◆ SOURCE
:::::

# Web Scraper

Runing this notebook enables the scraping of saved web-pages inside the <b>WebPages</b> folder. Each present HTML file is scraped and saved respectively in a TXT file inside the <b>ScrapedHTML</b> folder.

---

In [9]:
from bs4 import BeautifulSoup
import requests
import csv
import urllib
import os
import re
import string

In [23]:
#Defining path variables

file_path = os.getcwd()

processed_html = 'ProcessedData'
raw_html = 'RawWebPages'

scraped_path = os.path.join(file_path, processed_html)
html_path = os.path.join(file_path, raw_html)

In [24]:
#Get unprocessed HTML files

web_pages = []      #Saves the html name of each file
web_html_path = []  #Saves the full path of all the html files

for file in os.listdir(os.path.join(file_path, raw_html)):
    # check only html files
    if file.endswith('.html'):
        web_html_path.append(os.path.join(html_path, file))
        web_pages.append(file)

Each passage/paragraph is pre-processed before being saved!

:::::

Entries drawn from a collection:

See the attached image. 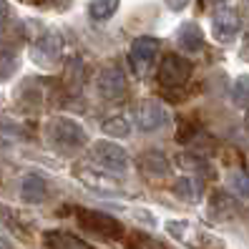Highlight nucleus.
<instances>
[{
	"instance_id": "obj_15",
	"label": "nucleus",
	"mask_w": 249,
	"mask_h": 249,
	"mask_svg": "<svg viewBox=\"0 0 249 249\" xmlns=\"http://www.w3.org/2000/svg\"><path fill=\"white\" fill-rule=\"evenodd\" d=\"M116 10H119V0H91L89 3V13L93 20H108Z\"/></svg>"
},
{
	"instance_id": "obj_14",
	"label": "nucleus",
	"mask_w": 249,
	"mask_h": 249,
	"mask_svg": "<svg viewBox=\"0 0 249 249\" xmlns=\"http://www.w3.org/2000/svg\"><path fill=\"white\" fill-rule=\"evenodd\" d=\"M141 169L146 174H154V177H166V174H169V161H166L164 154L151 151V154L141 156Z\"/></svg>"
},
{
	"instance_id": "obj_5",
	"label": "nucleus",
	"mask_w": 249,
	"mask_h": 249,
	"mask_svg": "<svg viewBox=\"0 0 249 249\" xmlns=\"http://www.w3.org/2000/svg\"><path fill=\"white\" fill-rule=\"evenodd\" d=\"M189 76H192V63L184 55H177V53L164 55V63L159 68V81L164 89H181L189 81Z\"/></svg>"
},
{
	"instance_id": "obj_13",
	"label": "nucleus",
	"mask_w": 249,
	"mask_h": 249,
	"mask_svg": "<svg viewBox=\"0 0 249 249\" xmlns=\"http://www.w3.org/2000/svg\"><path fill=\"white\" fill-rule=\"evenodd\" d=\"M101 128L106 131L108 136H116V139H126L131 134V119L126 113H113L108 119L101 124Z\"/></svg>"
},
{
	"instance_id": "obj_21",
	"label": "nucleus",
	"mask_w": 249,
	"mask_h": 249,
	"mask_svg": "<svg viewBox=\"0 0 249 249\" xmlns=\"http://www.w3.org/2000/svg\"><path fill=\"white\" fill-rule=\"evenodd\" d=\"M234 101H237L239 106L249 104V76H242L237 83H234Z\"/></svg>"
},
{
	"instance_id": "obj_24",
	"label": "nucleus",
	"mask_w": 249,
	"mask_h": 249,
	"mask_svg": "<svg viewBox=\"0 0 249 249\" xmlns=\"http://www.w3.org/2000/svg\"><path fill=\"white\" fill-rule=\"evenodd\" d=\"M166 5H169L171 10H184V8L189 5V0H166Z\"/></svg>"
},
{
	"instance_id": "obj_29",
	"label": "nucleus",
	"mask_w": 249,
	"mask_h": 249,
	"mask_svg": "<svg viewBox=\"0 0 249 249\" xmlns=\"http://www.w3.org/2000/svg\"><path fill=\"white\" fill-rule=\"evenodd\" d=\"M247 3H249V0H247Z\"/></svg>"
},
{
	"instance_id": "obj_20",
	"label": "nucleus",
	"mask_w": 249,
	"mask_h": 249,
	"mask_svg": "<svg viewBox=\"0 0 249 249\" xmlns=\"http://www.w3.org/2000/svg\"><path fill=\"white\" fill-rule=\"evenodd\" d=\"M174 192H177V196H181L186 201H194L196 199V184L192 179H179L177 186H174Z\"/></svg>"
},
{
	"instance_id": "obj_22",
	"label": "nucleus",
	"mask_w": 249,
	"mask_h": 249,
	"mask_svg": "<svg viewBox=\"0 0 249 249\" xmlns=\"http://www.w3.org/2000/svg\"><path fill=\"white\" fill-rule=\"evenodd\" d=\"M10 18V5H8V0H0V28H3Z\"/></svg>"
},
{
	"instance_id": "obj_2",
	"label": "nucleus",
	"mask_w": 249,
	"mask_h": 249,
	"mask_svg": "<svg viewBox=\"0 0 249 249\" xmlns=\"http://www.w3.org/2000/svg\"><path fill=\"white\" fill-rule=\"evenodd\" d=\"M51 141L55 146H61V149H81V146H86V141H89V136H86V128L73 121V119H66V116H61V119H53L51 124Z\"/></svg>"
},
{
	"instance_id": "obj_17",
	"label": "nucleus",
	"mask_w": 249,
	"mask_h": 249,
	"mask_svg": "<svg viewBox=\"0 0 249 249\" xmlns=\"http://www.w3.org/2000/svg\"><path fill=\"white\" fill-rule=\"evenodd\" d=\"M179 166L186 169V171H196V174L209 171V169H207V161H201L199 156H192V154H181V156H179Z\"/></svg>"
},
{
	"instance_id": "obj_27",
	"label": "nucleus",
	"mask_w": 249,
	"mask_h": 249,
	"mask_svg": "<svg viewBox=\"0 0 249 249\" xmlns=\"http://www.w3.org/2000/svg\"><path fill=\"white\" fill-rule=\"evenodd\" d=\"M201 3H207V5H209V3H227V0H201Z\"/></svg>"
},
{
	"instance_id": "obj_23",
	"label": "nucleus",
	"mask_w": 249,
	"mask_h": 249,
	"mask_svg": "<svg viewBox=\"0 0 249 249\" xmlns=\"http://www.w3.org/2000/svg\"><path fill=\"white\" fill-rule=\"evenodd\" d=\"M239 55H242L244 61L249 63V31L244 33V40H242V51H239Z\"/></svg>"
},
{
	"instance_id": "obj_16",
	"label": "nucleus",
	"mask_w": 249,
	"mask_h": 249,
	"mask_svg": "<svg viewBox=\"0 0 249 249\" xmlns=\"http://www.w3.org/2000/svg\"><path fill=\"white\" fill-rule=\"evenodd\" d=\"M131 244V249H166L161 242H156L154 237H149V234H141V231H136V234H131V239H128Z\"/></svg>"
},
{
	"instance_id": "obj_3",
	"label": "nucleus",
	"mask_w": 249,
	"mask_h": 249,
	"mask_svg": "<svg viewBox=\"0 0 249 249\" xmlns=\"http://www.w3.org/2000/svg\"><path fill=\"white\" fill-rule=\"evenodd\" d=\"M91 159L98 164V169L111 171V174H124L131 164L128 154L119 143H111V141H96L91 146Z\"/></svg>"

:::::

◆ SET EXERCISE
Write what comes next in the web scraper notebook, starting right after its final line, "Each passage/paragraph is pre-processed before being saved!"

◆ RESULT OF THIS TASK
In [55]:
s = '\u1744 ksad'
s = s.encode("ascii", "ignore")
s = s.decode()
s

' ksad'

In [58]:
def pre_process_paragraph(paragraph):
    ponctuation = "#$()*+-/:;<=>@[\]^_`{|}"
    special_characters = 'å¼«¥ª°©ð±§µæ¹¢³¿®ä£⊙'
    email = '[a-z0-9._%+-]+@[a-z0-9.-]+\.[a-z]{2,}'
    itemized = '[(\s][0-9a-zA-Z][.)]\s+|[(\s][ivxIVX]+[.)]\s+'
    
    #remove unicode
    paragraph = paragraph.encode("ascii", "ignore")
    paragraph = paragraph.decode()

    processed_text = re.sub(email, '', paragraph)                                   #Removes email
    processed_text = re.sub("[\<\[].*?[\>\]]", "", processed_text)
    processed_text = re.sub("\<a.+?\</a>", "", processed_text)
    processed_text = re.sub("\[.*?\]", "", processed_text)                                  
    processed_text = re.sub("\<b>.+?\</b>", "", processed_text)
    processed_text = re.sub("\<i>.+?\</i>", "", processed_text)
    processed_text = re.sub("\<strong>.+?\</strong>", "", processed_text)
    processed_text = processed_text.translate(str.maketrans('', '', special_characters))
    processed_text = re.sub("\<em>.+?\</em>", "", processed_text)
    processed_text = re.sub("</b>", "", processed_text)
    processed_text = re.sub("<br/>", "", processed_text)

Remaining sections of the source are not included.